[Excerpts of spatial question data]
— START —
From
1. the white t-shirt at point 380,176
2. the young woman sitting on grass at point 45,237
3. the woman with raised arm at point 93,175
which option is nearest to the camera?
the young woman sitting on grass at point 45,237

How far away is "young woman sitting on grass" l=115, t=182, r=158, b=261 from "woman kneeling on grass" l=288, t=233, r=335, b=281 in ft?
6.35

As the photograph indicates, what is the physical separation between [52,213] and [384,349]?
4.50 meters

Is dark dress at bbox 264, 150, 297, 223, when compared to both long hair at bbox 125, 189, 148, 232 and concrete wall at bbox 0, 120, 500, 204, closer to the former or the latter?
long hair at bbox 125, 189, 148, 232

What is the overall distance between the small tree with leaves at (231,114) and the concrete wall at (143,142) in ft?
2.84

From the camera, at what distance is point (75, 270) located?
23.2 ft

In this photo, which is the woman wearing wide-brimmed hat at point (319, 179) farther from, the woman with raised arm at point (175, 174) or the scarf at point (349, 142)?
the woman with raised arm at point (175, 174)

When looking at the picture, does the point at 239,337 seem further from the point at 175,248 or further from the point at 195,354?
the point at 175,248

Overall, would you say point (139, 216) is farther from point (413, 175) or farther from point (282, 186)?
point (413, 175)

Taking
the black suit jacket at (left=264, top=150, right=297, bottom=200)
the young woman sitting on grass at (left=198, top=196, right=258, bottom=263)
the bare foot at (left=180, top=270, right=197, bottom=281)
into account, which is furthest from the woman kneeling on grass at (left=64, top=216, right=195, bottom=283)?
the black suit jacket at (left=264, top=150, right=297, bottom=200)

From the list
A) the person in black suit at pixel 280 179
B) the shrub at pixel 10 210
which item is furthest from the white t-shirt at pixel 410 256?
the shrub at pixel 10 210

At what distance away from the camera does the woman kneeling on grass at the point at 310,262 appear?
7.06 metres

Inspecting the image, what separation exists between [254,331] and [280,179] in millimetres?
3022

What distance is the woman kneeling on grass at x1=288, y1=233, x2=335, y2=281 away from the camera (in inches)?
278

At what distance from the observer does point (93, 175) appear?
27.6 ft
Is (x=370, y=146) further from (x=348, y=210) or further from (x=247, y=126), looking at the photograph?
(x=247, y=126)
— END —
## Requirements
Give back, exactly as written, the lines from the one with "From the list" to the last line.

## Complete response
From the list
A) the person in black suit at pixel 280 179
B) the shrub at pixel 10 210
which item is furthest from the white t-shirt at pixel 410 256?
the shrub at pixel 10 210

At what distance away from the camera does the woman kneeling on grass at the point at 310,262 appear?
7.06 metres

Inspecting the image, what separation exists between [254,331] and [280,179] in millimetres?
3022

What distance is the woman kneeling on grass at x1=288, y1=233, x2=335, y2=281 away from the camera (in inches)?
278

At what distance from the observer does point (93, 175) appear?
27.6 ft
Is (x=370, y=146) further from (x=348, y=210) or further from (x=247, y=126), looking at the photograph?
(x=247, y=126)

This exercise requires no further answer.